ARTORG Center for Biomedical Engineering Research, Diabetes Technology Research Group, University of Bern, Murtenstrasse 50, 3010 Bern, Switzerland.
Comput Methods Programs Biomed. 2013 Feb;109(2):116-25. doi: 10.1016/j.cmpb.2012.03.002. Epub 2012 Apr 12.

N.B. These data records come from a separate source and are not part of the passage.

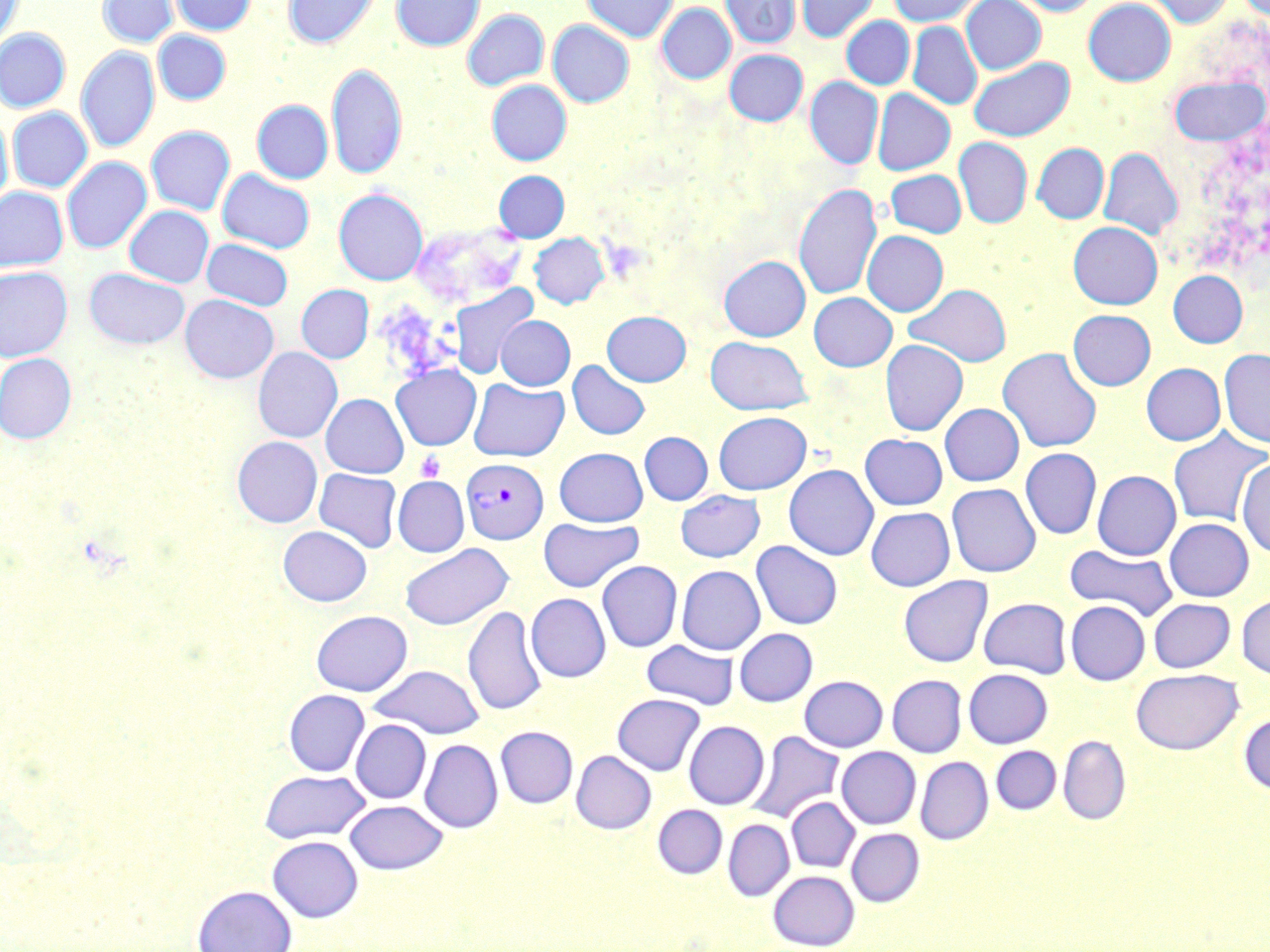

Summary:
  - Coordinate format: approximate bounding boxes as named x1/y1/x2/y2 corners in pixels
  - Platelet locations: (x1=415, y1=450, x2=445, y2=482)
  - Plasmodium vivax-infected red blood cell locations: (x1=411, y1=223, x2=526, y2=308), (x1=462, y1=458, x2=547, y2=544)
  - Uninfected red blood cell locations: (x1=0, y1=0, x2=22, y2=52), (x1=98, y1=0, x2=178, y2=47), (x1=172, y1=0, x2=256, y2=35), (x1=283, y1=0, x2=380, y2=49), (x1=392, y1=0, x2=484, y2=51), (x1=581, y1=0, x2=678, y2=42), (x1=720, y1=0, x2=800, y2=49), (x1=796, y1=0, x2=879, y2=43), (x1=888, y1=0, x2=983, y2=26), (x1=961, y1=0, x2=1046, y2=74), (x1=1012, y1=0, x2=1100, y2=16), (x1=1083, y1=0, x2=1176, y2=86), (x1=1145, y1=0, x2=1235, y2=28), (x1=657, y1=4, x2=736, y2=84), (x1=463, y1=9, x2=548, y2=91), (x1=841, y1=16, x2=914, y2=89), (x1=548, y1=20, x2=634, y2=107), (x1=908, y1=22, x2=982, y2=110), (x1=0, y1=29, x2=70, y2=112), (x1=153, y1=30, x2=231, y2=104), (x1=76, y1=46, x2=159, y2=152), (x1=725, y1=49, x2=808, y2=126), (x1=968, y1=56, x2=1075, y2=141), (x1=327, y1=62, x2=407, y2=180), (x1=1169, y1=75, x2=1268, y2=146), (x1=805, y1=77, x2=883, y2=169), (x1=487, y1=80, x2=572, y2=165), (x1=872, y1=89, x2=955, y2=175), (x1=252, y1=100, x2=333, y2=183), (x1=8, y1=107, x2=92, y2=192), (x1=0, y1=111, x2=13, y2=208), (x1=146, y1=126, x2=235, y2=214), (x1=953, y1=137, x2=1032, y2=228), (x1=1032, y1=143, x2=1109, y2=223), (x1=1099, y1=147, x2=1182, y2=240), (x1=62, y1=157, x2=151, y2=254), (x1=217, y1=168, x2=315, y2=253), (x1=885, y1=169, x2=966, y2=237), (x1=494, y1=171, x2=569, y2=242), (x1=793, y1=183, x2=882, y2=302), (x1=0, y1=187, x2=67, y2=272), (x1=334, y1=188, x2=428, y2=285), (x1=125, y1=205, x2=213, y2=287), (x1=1068, y1=221, x2=1162, y2=309), (x1=863, y1=231, x2=948, y2=316), (x1=529, y1=233, x2=609, y2=308), (x1=202, y1=239, x2=293, y2=311), (x1=719, y1=255, x2=810, y2=341), (x1=0, y1=266, x2=72, y2=361), (x1=84, y1=268, x2=190, y2=349), (x1=1168, y1=270, x2=1248, y2=347), (x1=905, y1=283, x2=1012, y2=367), (x1=296, y1=285, x2=373, y2=363), (x1=449, y1=286, x2=539, y2=380), (x1=809, y1=292, x2=897, y2=371), (x1=181, y1=295, x2=278, y2=383), (x1=1068, y1=309, x2=1155, y2=390), (x1=602, y1=311, x2=691, y2=386), (x1=495, y1=316, x2=574, y2=390), (x1=705, y1=337, x2=812, y2=415), (x1=880, y1=339, x2=968, y2=436), (x1=253, y1=347, x2=342, y2=443), (x1=998, y1=348, x2=1102, y2=453), (x1=1219, y1=348, x2=1270, y2=447), (x1=0, y1=353, x2=76, y2=444), (x1=567, y1=360, x2=650, y2=440), (x1=1141, y1=363, x2=1225, y2=445), (x1=391, y1=364, x2=481, y2=450), (x1=469, y1=378, x2=569, y2=462), (x1=321, y1=393, x2=408, y2=478), (x1=940, y1=403, x2=1024, y2=486), (x1=713, y1=411, x2=811, y2=494), (x1=1168, y1=427, x2=1269, y2=527), (x1=640, y1=432, x2=712, y2=505), (x1=860, y1=434, x2=947, y2=510), (x1=232, y1=436, x2=322, y2=527), (x1=554, y1=448, x2=648, y2=526), (x1=1020, y1=448, x2=1102, y2=539), (x1=1237, y1=459, x2=1270, y2=559), (x1=784, y1=464, x2=878, y2=560), (x1=314, y1=468, x2=401, y2=552), (x1=1092, y1=470, x2=1181, y2=560), (x1=393, y1=476, x2=469, y2=556), (x1=947, y1=483, x2=1041, y2=577), (x1=676, y1=490, x2=765, y2=562), (x1=866, y1=507, x2=955, y2=591), (x1=539, y1=517, x2=643, y2=592), (x1=1164, y1=518, x2=1254, y2=601), (x1=279, y1=525, x2=371, y2=606), (x1=751, y1=541, x2=842, y2=629), (x1=400, y1=543, x2=513, y2=630), (x1=1065, y1=544, x2=1177, y2=620), (x1=597, y1=560, x2=682, y2=652), (x1=677, y1=565, x2=765, y2=655), (x1=898, y1=575, x2=993, y2=667), (x1=526, y1=593, x2=611, y2=682), (x1=1236, y1=593, x2=1270, y2=680), (x1=979, y1=598, x2=1072, y2=678), (x1=1149, y1=598, x2=1235, y2=672), (x1=1066, y1=601, x2=1150, y2=685), (x1=463, y1=606, x2=547, y2=716), (x1=311, y1=610, x2=412, y2=695), (x1=735, y1=628, x2=818, y2=706), (x1=642, y1=639, x2=739, y2=710), (x1=368, y1=665, x2=484, y2=738), (x1=964, y1=668, x2=1053, y2=748), (x1=1131, y1=669, x2=1243, y2=755), (x1=799, y1=675, x2=887, y2=752), (x1=887, y1=675, x2=966, y2=757), (x1=283, y1=689, x2=370, y2=776), (x1=612, y1=694, x2=705, y2=775), (x1=1239, y1=712, x2=1270, y2=795), (x1=351, y1=719, x2=431, y2=803), (x1=684, y1=721, x2=769, y2=810), (x1=496, y1=726, x2=577, y2=807), (x1=750, y1=731, x2=844, y2=822), (x1=1058, y1=736, x2=1130, y2=825), (x1=419, y1=739, x2=503, y2=832), (x1=991, y1=746, x2=1061, y2=814), (x1=836, y1=747, x2=921, y2=829), (x1=571, y1=750, x2=656, y2=834), (x1=916, y1=756, x2=993, y2=845), (x1=260, y1=769, x2=369, y2=843), (x1=786, y1=796, x2=860, y2=872), (x1=345, y1=799, x2=448, y2=874), (x1=653, y1=805, x2=727, y2=878), (x1=723, y1=819, x2=794, y2=900), (x1=846, y1=828, x2=924, y2=906), (x1=267, y1=836, x2=363, y2=922), (x1=768, y1=870, x2=859, y2=949), (x1=193, y1=885, x2=297, y2=952)
  - Slide-level diagnosis: Plasmodium vivax
  - Stain: May-Grünwald-Giemsa
  - Preparation: thin blood smear
  - Image size: 1270×952 pixels
  - Field of view: single
  - Modality: optical microscopy
  - Magnification: 1000x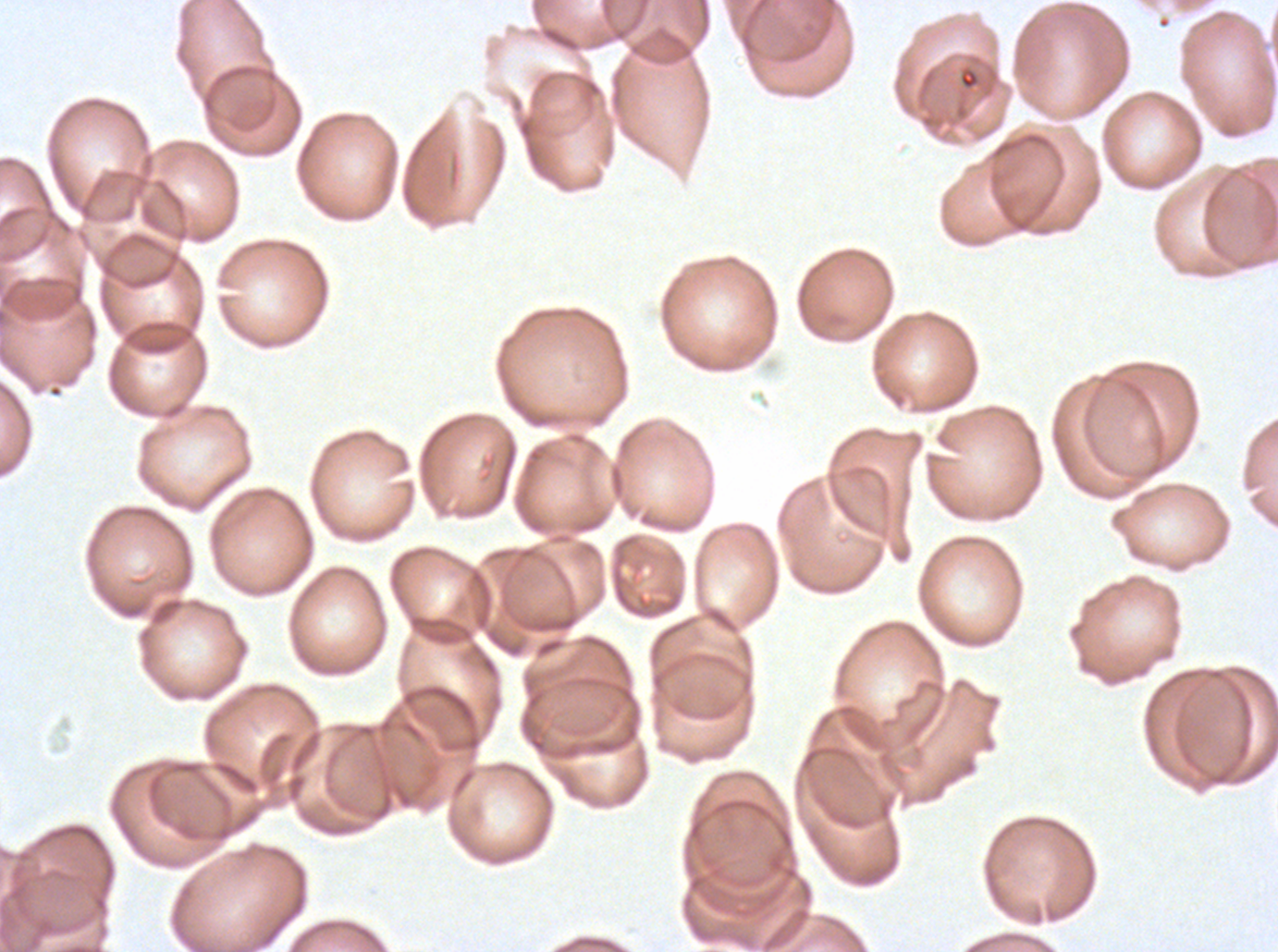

A novel adaptive approach for glucose control in individuals with type 1 diabetes under sensor-augmented pump therapy is proposed. The controller, is based on Actor-Critic (AC) learning and is inspired by the principles of reinforcement learning and optimal control theory. The main characteristics of the proposed controller are (i) simultaneous adjustment of both the insulin basal rate and the bolus dose, (ii) initialization based on clinical procedures, and (iii) real-time personalization. The effectiveness of the proposed algorithm in terms of glycemic control has been investigated in silico in adults, adolescents and children under open-loop and closed-loop approaches, using announced meals with uncertainties in the order of ±25% in the estimation of carbohydrates. The results show that glucose regulation is efficient in all three groups of patients, even with uncertainties in the level of carbohydrates in the meal. The percentages in the A+B zones of the Control Variability Grid Analysis (CVGA) were 100% for adults, and 93% for both adolescents and children. The AC based controller seems to be a promising approach for the automatic adjustment of insulin infusion in order to improve glycemic control. After optimization of the algorithm, the controller will be tested in a clinical trial.
提出了一种用于传感器增强型胰岛素泵治疗下 1 型糖尿病患者血糖控制的新型自适应方法。该控制器基于 Actor-Critic(AC)学习,灵感来自强化学习和最优控制理论的原理。所提出的控制器的主要特点是:(i)同时调整胰岛素基础率和推注剂量,(ii)基于临床程序进行初始化,(iii)实时个性化。使用公告餐食,并在碳水化合物估计值中存在 ±25%的不确定性,对开环和闭环方法下的成年人、青少年和儿童进行了模拟研究,以评估所提出算法在血糖控制方面的有效性。结果表明,即使在用餐中碳水化合物水平存在不确定性的情况下,该算法在所有三组患者中均能有效调节血糖。控制变异性网格分析(CVGA)的 A+B 区的百分比为成年人 100%,青少年和儿童为 93%。基于 AC 的控制器似乎是一种有前途的自动调整胰岛素输注的方法,以改善血糖控制。在对算法进行优化后,将在临床试验中对该控制器进行测试。